Extracted records
::::::::

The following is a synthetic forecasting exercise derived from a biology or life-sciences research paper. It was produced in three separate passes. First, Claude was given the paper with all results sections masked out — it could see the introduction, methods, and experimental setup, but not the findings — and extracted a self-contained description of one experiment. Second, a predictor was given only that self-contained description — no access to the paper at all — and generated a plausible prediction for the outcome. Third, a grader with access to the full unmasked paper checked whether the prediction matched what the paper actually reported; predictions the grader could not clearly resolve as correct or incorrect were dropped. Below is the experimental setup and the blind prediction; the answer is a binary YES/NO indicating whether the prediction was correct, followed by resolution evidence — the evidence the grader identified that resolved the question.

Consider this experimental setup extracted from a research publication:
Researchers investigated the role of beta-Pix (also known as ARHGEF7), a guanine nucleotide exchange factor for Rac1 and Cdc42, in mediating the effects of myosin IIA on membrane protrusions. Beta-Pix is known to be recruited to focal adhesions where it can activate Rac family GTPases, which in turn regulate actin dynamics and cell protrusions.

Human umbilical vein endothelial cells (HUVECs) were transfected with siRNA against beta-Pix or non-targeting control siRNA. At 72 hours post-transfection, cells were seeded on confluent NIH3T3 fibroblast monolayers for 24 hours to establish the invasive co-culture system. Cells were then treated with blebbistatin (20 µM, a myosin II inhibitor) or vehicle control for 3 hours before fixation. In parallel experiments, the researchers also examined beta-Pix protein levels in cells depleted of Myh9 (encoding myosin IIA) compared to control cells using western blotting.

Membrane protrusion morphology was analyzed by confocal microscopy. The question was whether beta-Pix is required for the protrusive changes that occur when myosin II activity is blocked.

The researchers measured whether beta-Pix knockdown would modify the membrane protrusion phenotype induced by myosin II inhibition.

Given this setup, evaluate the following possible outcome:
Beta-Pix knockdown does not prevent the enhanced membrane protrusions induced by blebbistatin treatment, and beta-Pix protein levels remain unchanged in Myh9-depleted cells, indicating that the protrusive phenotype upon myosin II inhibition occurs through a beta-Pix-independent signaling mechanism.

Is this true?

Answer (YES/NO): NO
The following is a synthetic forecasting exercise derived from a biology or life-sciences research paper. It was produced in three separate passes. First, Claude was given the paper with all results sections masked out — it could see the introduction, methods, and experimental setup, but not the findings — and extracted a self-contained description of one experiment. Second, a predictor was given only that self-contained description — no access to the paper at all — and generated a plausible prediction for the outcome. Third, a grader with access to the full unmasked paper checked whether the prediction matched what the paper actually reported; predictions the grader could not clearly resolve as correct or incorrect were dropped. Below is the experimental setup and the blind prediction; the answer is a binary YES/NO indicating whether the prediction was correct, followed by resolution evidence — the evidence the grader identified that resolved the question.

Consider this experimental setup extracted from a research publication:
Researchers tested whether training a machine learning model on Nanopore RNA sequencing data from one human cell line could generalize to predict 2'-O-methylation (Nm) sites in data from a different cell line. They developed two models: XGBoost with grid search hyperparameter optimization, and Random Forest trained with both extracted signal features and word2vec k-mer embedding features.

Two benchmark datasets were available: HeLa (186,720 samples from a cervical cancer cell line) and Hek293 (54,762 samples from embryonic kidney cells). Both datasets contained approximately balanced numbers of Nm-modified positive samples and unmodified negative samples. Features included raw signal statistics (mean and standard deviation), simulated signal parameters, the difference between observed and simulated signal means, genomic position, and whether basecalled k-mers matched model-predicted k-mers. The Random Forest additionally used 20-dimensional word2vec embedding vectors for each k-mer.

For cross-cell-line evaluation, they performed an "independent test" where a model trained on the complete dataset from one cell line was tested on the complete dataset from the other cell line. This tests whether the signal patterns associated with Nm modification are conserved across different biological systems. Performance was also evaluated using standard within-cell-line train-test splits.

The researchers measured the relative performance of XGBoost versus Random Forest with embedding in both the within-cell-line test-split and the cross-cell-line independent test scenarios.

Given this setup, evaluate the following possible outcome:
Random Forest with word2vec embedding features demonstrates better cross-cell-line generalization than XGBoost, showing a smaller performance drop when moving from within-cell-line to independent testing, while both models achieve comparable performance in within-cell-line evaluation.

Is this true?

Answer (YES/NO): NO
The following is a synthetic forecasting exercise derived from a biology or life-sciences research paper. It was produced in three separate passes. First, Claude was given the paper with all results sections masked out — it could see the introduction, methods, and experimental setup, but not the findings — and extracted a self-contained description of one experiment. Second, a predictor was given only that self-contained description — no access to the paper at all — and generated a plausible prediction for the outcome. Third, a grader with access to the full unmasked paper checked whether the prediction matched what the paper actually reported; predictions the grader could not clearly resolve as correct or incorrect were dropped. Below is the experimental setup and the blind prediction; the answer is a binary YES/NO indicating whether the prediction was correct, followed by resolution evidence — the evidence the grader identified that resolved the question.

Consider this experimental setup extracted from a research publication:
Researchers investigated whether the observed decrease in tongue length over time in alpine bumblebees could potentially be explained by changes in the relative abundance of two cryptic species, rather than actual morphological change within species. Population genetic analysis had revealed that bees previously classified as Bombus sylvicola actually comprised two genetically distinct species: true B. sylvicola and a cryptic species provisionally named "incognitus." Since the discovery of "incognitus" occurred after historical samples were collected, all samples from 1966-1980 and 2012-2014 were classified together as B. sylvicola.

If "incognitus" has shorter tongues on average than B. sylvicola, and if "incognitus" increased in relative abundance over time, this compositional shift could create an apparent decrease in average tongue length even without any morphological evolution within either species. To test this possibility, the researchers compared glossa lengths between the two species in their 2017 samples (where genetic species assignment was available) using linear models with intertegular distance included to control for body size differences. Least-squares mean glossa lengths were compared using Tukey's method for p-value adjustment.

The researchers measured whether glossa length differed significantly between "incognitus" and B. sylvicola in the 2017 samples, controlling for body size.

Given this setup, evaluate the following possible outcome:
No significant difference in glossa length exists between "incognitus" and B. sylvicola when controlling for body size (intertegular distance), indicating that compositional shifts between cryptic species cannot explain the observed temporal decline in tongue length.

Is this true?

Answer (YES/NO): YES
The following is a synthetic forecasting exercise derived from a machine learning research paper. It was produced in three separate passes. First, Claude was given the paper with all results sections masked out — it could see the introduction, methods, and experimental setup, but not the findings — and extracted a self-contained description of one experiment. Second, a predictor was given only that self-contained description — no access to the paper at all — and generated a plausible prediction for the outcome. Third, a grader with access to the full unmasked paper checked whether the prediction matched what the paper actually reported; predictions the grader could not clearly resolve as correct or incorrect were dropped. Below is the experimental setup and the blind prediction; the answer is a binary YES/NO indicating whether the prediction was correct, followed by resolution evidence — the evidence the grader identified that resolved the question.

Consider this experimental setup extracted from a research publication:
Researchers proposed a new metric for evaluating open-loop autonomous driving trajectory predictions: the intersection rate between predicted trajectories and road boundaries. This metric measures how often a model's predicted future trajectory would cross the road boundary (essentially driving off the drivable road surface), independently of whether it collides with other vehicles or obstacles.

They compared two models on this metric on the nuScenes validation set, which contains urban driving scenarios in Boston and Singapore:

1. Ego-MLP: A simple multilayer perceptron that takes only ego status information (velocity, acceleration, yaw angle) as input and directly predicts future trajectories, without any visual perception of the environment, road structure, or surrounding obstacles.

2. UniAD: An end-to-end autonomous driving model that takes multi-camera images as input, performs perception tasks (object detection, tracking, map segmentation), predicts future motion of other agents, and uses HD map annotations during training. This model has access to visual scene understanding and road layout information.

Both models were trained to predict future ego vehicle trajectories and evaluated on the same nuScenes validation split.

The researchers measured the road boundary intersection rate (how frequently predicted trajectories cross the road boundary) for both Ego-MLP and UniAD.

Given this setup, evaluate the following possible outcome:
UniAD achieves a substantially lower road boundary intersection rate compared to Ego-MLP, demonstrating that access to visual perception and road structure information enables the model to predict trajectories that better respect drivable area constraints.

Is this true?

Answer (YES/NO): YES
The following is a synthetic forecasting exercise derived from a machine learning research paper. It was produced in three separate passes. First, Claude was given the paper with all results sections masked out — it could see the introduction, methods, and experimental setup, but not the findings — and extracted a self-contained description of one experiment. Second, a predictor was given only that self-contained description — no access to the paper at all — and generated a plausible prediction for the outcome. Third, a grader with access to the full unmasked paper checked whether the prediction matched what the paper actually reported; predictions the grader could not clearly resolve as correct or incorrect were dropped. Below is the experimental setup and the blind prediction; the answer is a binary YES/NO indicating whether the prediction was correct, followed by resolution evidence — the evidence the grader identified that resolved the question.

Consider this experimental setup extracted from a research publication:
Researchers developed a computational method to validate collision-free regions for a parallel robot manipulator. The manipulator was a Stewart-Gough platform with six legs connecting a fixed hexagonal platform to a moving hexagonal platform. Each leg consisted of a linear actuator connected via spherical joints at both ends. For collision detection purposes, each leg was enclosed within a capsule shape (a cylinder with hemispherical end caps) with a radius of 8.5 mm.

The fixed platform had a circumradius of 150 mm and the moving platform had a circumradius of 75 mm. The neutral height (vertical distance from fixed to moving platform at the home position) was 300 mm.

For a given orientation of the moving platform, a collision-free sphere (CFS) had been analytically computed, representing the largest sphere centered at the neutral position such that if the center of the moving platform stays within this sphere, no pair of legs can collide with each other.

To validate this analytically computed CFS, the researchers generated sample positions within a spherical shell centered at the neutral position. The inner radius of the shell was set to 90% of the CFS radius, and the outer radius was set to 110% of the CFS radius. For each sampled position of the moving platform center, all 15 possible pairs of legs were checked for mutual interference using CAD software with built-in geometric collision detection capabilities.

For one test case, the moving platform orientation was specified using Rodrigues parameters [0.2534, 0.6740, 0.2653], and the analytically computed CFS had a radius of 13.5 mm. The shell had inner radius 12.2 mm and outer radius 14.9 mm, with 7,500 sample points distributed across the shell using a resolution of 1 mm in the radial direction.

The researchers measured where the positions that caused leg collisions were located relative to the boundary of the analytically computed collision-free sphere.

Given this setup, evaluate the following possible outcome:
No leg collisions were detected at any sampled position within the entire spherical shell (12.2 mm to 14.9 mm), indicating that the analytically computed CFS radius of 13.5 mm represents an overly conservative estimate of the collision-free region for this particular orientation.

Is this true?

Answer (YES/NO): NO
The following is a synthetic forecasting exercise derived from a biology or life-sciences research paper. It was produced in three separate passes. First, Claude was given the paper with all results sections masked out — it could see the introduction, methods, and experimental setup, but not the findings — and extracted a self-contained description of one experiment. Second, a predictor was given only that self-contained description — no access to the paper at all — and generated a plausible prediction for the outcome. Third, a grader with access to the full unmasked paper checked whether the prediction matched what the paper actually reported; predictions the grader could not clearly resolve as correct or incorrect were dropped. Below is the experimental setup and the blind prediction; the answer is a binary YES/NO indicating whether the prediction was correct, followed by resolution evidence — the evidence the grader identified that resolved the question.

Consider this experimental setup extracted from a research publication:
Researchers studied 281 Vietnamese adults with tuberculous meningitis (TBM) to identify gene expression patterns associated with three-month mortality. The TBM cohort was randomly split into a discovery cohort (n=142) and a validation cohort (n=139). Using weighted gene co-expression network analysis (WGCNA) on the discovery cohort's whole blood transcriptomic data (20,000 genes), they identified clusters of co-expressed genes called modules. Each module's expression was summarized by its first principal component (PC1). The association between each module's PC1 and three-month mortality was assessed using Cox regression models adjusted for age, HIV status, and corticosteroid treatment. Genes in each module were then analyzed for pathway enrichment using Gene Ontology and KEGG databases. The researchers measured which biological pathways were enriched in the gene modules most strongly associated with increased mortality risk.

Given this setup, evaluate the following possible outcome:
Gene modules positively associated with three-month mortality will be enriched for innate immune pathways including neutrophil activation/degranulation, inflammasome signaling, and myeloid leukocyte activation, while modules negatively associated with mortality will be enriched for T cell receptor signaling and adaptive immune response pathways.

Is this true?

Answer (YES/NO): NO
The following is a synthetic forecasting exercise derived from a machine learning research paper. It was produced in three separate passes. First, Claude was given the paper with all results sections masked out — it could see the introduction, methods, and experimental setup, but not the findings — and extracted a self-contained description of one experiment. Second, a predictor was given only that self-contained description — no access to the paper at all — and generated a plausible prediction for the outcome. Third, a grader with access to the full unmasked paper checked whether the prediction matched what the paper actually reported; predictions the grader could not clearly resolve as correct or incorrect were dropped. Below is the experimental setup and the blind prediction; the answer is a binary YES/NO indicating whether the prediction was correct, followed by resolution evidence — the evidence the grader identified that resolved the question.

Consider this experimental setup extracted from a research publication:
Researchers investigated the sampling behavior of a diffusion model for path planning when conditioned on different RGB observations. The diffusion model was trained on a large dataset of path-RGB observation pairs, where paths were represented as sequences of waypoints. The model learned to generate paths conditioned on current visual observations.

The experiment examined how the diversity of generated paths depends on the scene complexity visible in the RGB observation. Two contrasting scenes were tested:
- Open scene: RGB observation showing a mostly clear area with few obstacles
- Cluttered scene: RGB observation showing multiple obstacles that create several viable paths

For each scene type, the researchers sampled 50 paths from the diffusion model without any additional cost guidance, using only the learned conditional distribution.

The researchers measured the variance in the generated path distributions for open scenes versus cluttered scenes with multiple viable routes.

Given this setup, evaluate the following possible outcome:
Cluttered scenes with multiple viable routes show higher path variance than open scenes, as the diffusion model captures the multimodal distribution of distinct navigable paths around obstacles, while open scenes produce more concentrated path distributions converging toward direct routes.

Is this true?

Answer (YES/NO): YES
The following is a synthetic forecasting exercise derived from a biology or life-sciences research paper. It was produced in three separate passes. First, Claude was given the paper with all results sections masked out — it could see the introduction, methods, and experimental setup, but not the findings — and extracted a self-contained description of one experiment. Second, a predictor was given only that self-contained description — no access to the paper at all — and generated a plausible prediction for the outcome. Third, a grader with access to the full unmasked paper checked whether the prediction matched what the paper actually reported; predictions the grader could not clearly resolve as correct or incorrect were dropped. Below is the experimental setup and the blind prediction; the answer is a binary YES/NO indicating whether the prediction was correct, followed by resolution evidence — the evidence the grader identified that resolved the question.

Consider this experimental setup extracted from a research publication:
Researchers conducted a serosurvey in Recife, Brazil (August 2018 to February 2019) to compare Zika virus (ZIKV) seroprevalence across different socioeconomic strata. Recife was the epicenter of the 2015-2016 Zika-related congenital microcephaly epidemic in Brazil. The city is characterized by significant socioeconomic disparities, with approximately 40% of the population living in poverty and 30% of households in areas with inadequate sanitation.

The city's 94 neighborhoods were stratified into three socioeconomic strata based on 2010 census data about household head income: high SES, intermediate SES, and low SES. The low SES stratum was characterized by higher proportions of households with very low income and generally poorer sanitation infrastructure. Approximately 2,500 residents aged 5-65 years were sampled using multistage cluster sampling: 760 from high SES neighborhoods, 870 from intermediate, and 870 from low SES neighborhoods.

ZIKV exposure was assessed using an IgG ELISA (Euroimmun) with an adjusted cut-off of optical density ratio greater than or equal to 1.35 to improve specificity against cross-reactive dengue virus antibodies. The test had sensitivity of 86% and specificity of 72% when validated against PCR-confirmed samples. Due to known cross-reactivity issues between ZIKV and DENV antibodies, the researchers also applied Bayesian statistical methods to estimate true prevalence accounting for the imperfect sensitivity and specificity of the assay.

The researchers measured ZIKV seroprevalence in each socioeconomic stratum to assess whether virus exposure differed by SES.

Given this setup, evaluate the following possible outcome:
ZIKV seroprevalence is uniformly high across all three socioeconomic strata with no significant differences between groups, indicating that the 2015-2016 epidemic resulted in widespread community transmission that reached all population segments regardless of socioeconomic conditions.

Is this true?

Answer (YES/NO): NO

::::::::

Task prompt
Above this task is a listing. Restate, word for word and with nothing added, the lines from the one with "1. Ego-MLP: A" through the one with "Both models were".

Written answer
1. Ego-MLP: A simple multilayer perceptron that takes only ego status information (velocity, acceleration, yaw angle) as input and directly predicts future trajectories, without any visual perception of the environment, road structure, or surrounding obstacles.

2. UniAD: An end-to-end autonomous driving model that takes multi-camera images as input, performs perception tasks (object detection, tracking, map segmentation), predicts future motion of other agents, and uses HD map annotations during training. This model has access to visual scene understanding and road layout information.

Both models were trained to predict future ego vehicle trajectories and evaluated on the same nuScenes validation split.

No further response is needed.